### HOW TO COMPLETE THIS TASK:
In the entries below, copy only the lines from the one that contains "Womens Empowerment - Cranes" through the last line, exactly, and omit any pictures.

━━━ RECORDS TO USE ━━━

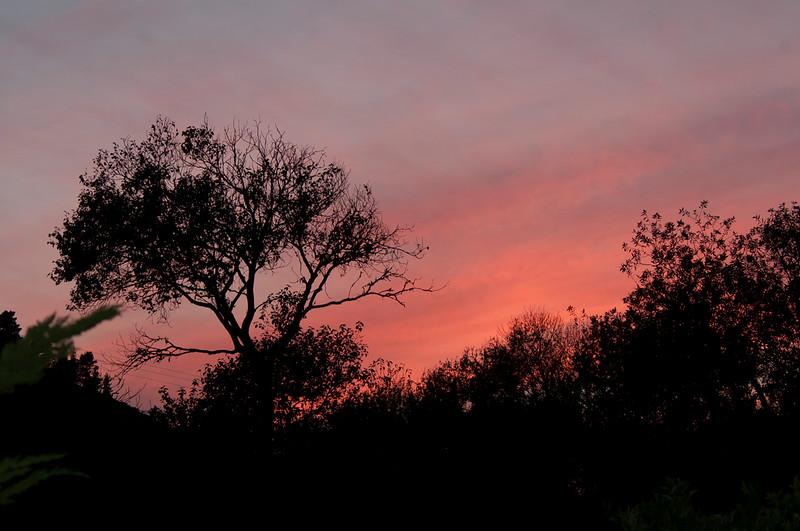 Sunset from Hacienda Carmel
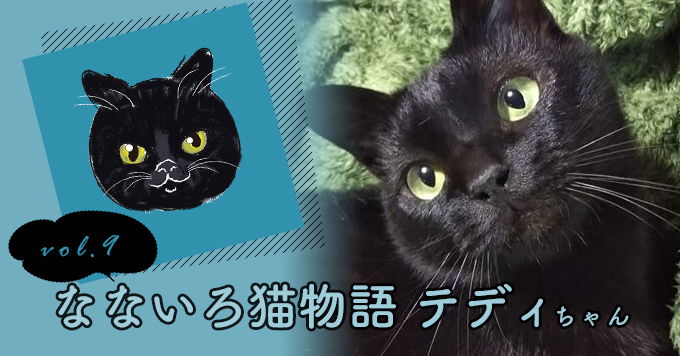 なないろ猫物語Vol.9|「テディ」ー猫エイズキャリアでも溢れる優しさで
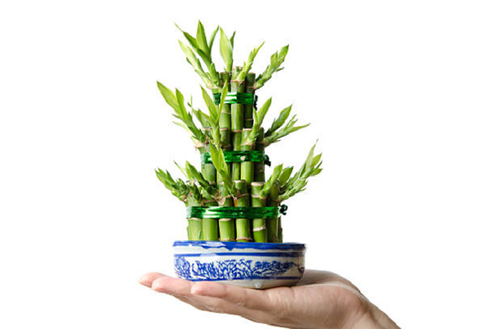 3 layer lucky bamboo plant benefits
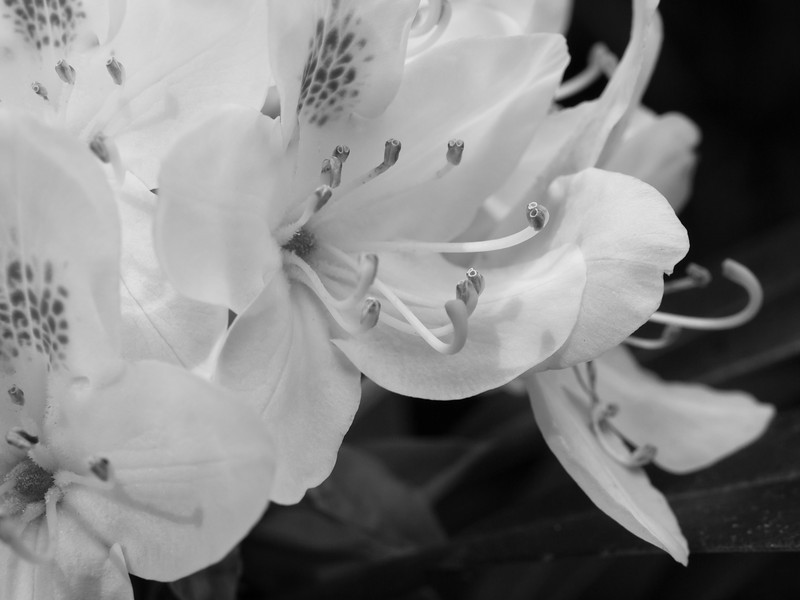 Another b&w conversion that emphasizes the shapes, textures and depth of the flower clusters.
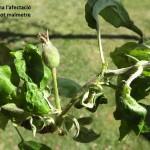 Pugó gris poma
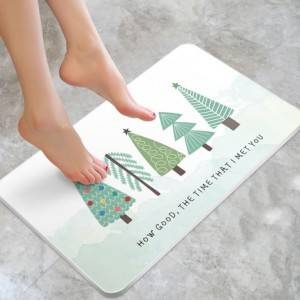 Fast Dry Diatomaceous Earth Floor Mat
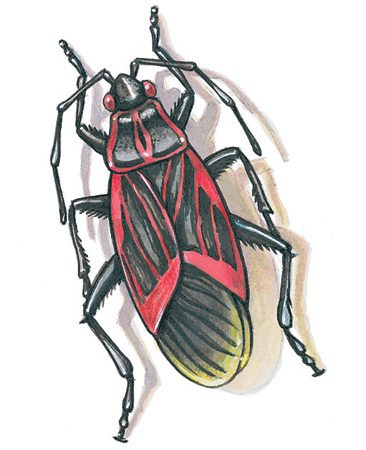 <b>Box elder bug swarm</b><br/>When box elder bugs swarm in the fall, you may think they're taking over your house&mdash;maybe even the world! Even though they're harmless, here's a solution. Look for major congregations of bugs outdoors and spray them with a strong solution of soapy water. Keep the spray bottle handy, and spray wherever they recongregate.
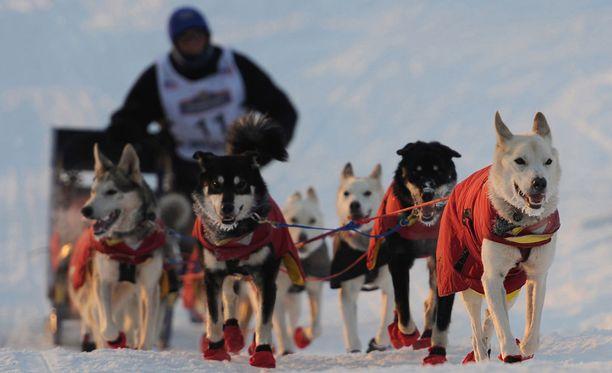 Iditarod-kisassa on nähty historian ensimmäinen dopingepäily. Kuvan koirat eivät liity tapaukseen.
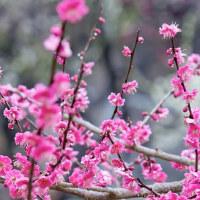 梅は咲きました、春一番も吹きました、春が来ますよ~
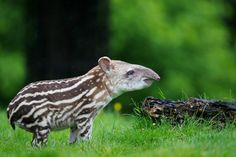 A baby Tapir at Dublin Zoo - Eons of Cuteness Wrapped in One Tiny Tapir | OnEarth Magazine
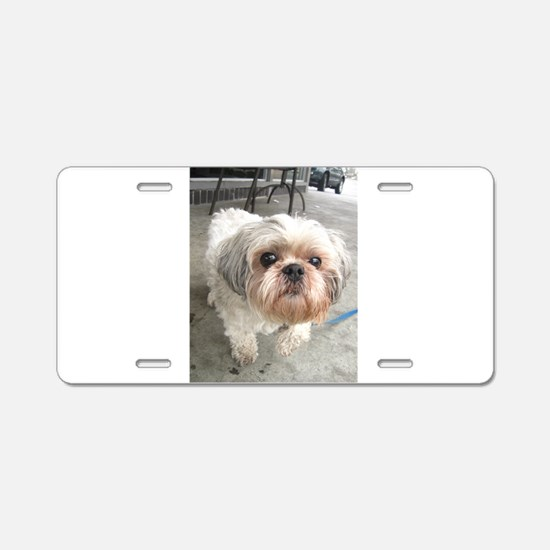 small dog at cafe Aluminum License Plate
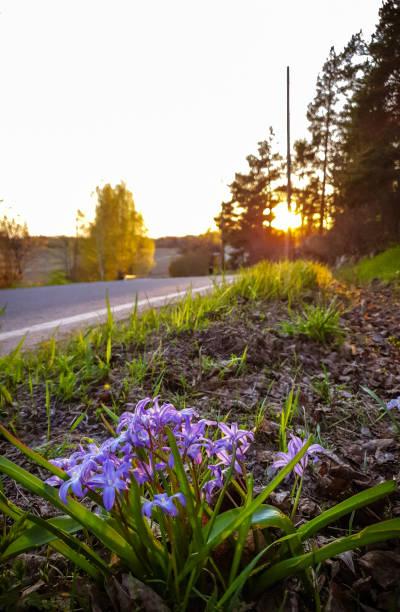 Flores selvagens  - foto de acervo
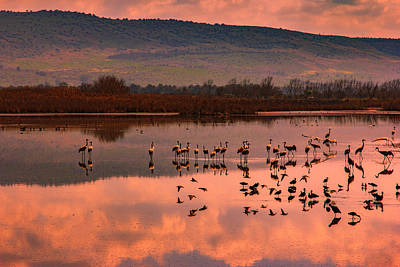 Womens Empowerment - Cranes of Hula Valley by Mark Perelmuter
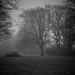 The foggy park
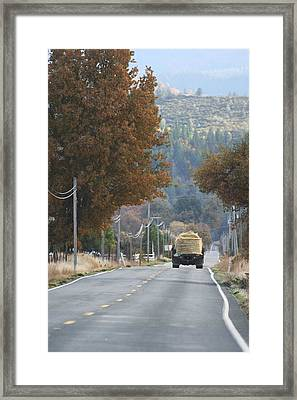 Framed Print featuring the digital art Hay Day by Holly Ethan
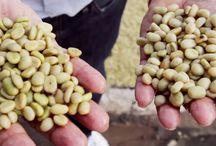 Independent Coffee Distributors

━━━

### RESULT OF THIS EXERCISE:
 Womens Empowerment - Cranes of Hula Valley by Mark Perelmuter
 The foggy park
 Framed Print featuring the digital art Hay Day by Holly Ethan
 Independent Coffee Distributors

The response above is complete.